The bamboo shoot also known as the bamboo sprout is the edible shoots of many bamboo species common in many Asian dishes and broths. This is particularly in China, Taiwan, Japan, and other South-East Asian countries.

Common names for these bamboo shoot tips are zhú sǔn jiān or sǔn jiān in Chinese, and may just be referred to as just sǔn. In Korea, it is known as juk sun or the native daenamu ssak.

In Vietnamese, it is called măng while in Japanese it takes no ko. In Bangladesh, it is called Bajchur where it is their traditional food. In Myanmar, it is called Myit and in Cambodia, it is called Tumpeang.

The bamboo shoot can be found sold in stores in various processed shapes. They can be purchased in fresh, dried, and canned versions. Raw bamboo shoot contains cyanogenic glycosides which are natural toxins. The same is found in cassava.

These toxins must be destroyed by thorough cooking through or canning before using in any other way.

The bamboo plant is a member of the grass family which sprouts about 3 to 4 years after planting. The new shoots are the ones harvested for culinary uses as a vegetable.

The bamboo shoot appears as a cone wrapped in several layers of leaves encasing an inner white center. This center part is what is preferred.

In stores, you can get bamboo shoots all through the year imported from places like China and Taiwan.
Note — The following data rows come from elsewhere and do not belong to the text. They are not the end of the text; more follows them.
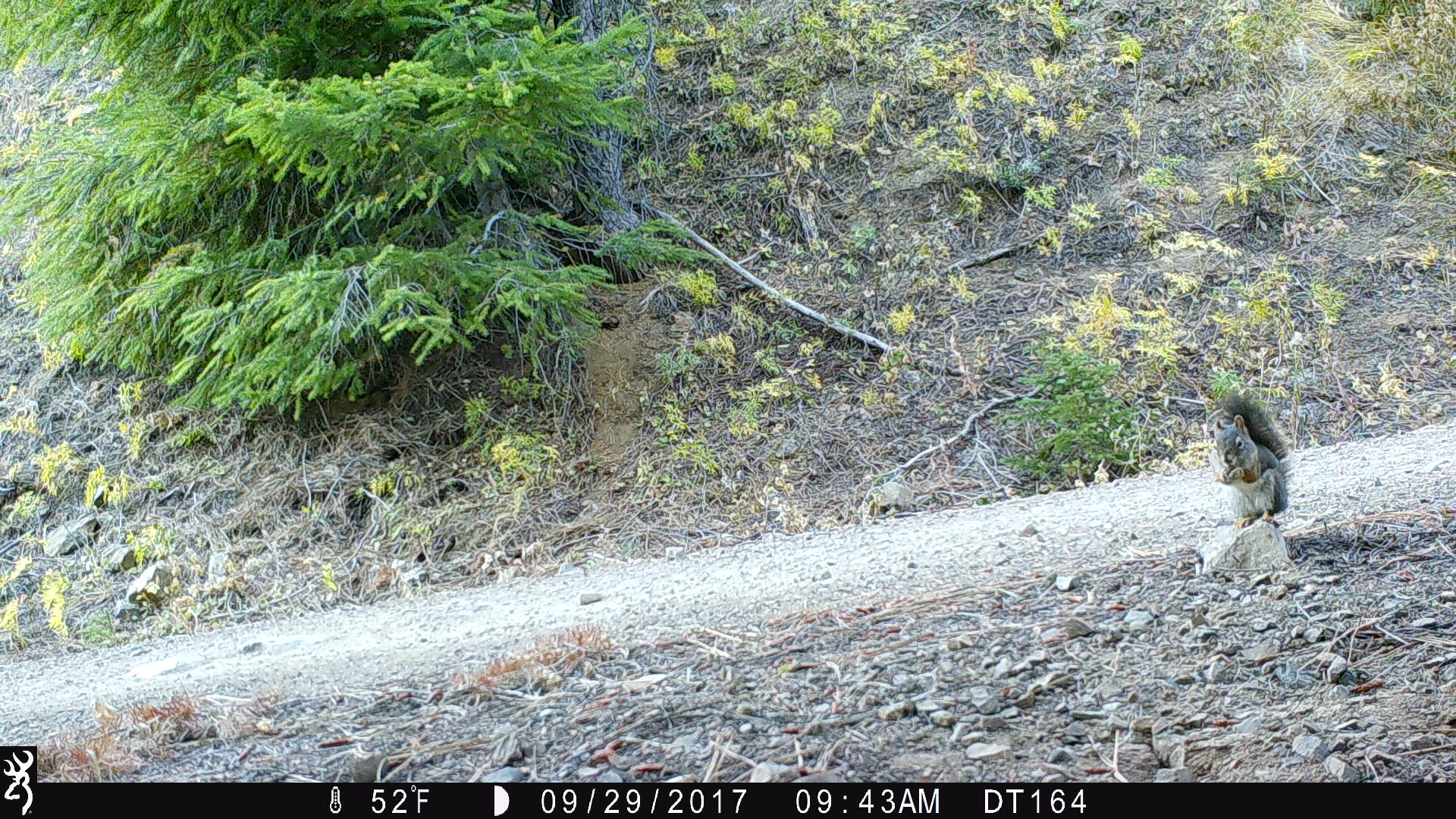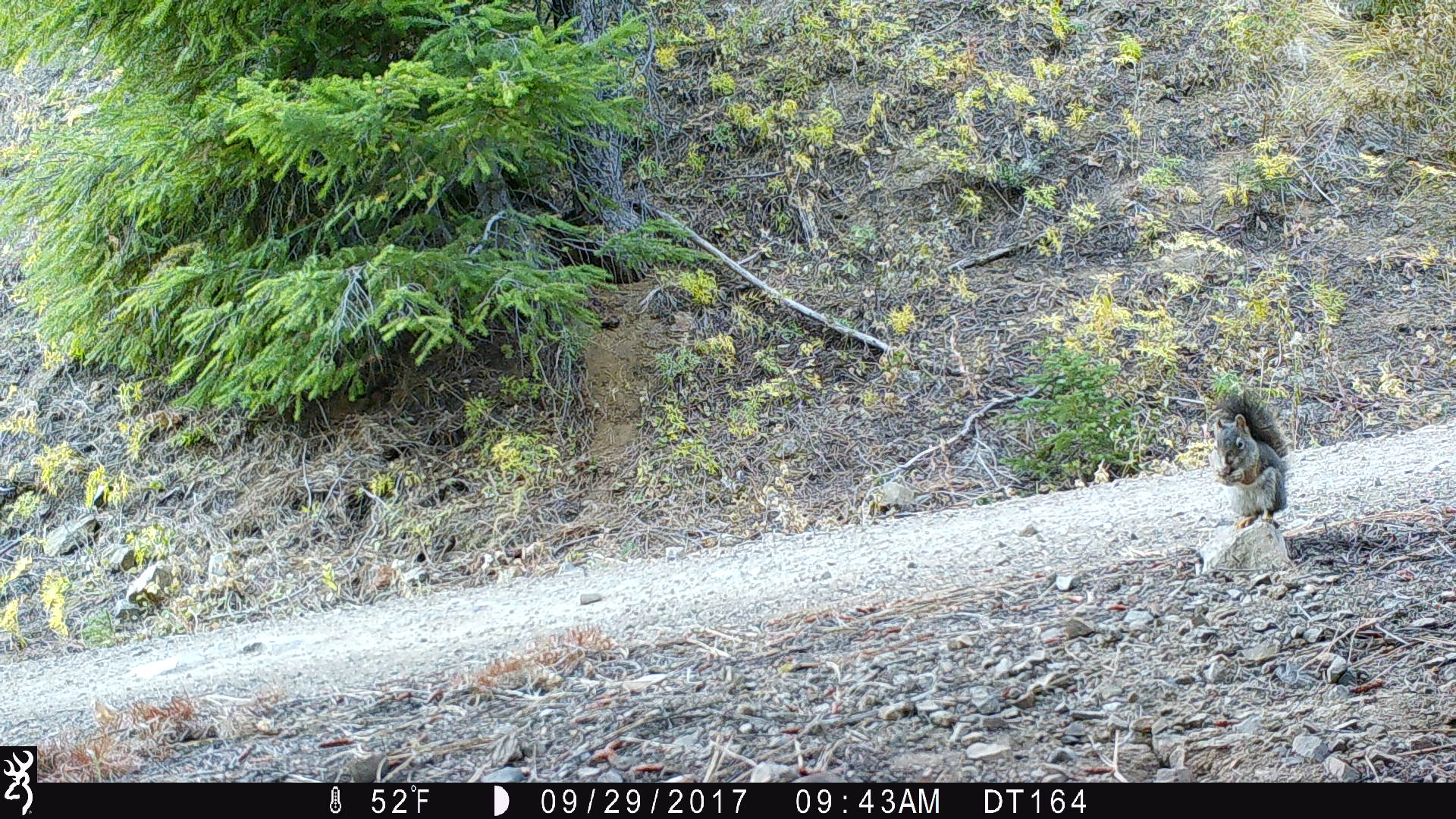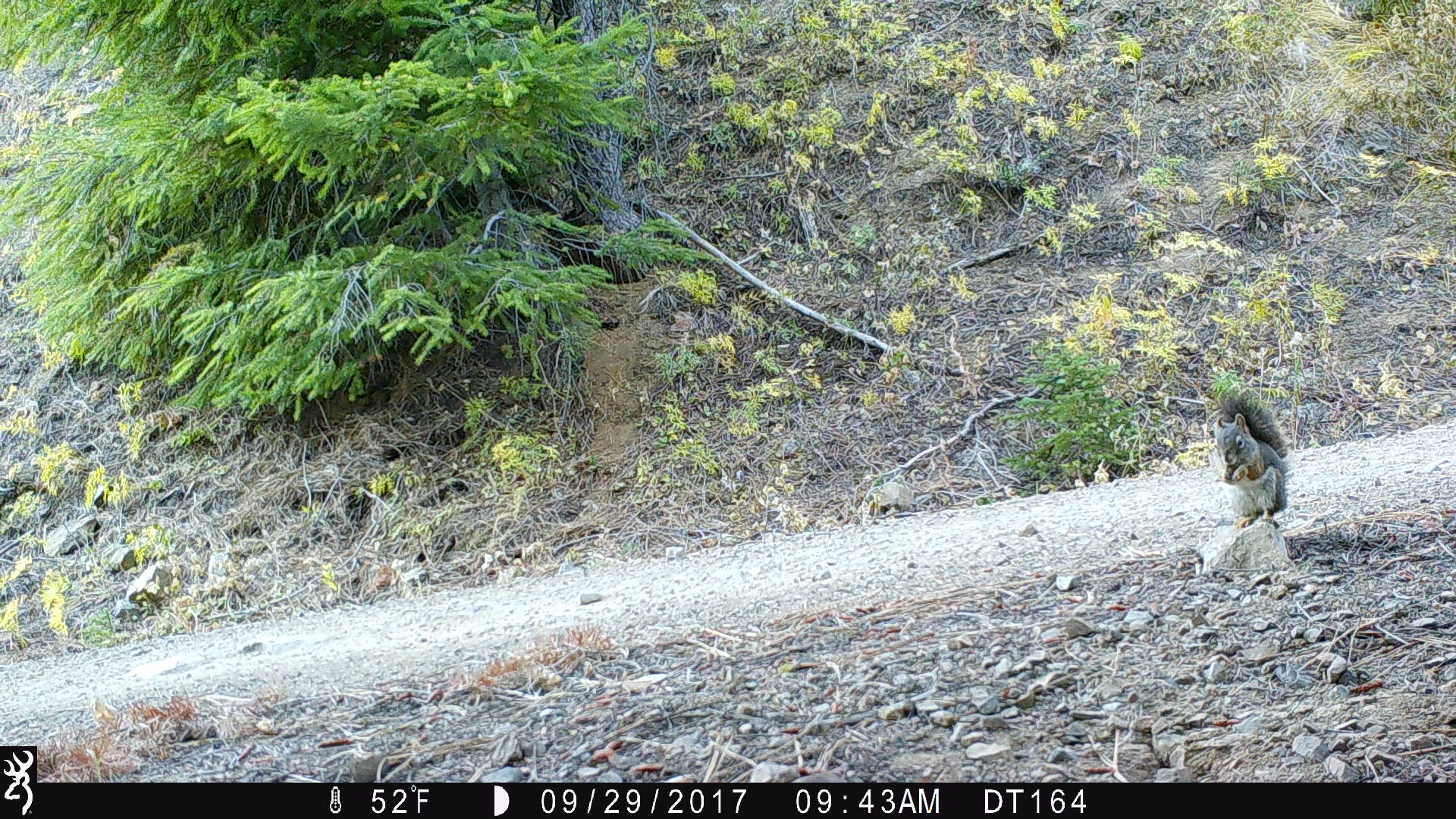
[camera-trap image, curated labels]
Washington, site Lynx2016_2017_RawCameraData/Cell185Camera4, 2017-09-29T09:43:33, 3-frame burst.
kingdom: Animalia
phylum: Chordata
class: Mammalia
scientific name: Mammalia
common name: small mammal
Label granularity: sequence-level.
If purchased fresh then the shoot should be firm.

The dry or soft shoot is not considered freshly harvested and therefore should be avoided. Also, avoid those with greenish tints which is a sign of overexposure to the sun. These do not contain a delicate flavor.

Bamboo should be kept in a refrigerator once at home in a zip lock bag or wrapped in a paper towel. They should be stored for a day or two at most before use.

Preparing Bamboo Shoot for Eating

The raw bamboo shoot bought in stores should be peeled by cutting lengthwise and then peeling the tough outer layers starting from the base. The base should also be cut off. You can then slice, dice, cube, or cut the white flesh depending on the recipe requirements. The cut pieces should be placed in a bowl of cold water to prevent them from turning brown.

You should then blanch the shoots in boiling water to detoxify them. This can be done by boiling in salt water for about 20 – 25 minutes. The water should then be drained and the process repeated with fresh water for a further 5 to 10 minutes.

From here you can further sauté or stir-fry the bamboo shoot. You can also pickle it before using it in curry dishes. It can be used as an ingredient in salad and vegetable dishes. It can also be part of bean and lentil dishes as well as meat, poultry, and fish dishes.

It is a big part of the soup, stir-fry, rice, and noodle dishes in Southeast Asia and it pairs well with ginger spice and sesame seeds.

Nutritional Benefits

Bamboo shoot contains 27 calories per 100 grams and contains no cholesterol and trace amounts of fat. It has moderate amounts of carbohydrates and proteins as well as being a good source of dietary fiber.

They are a good source of vitamins and minerals. They contain excellent amounts of b-complex vitamins, especially pyridoxine and thiamin. They are also a good source of riboflavin, niacin, and pantothenic acid as well as folates.

These shoots are an excellent source of potassium, copper, zinc, manganese, phosphorus, and iron.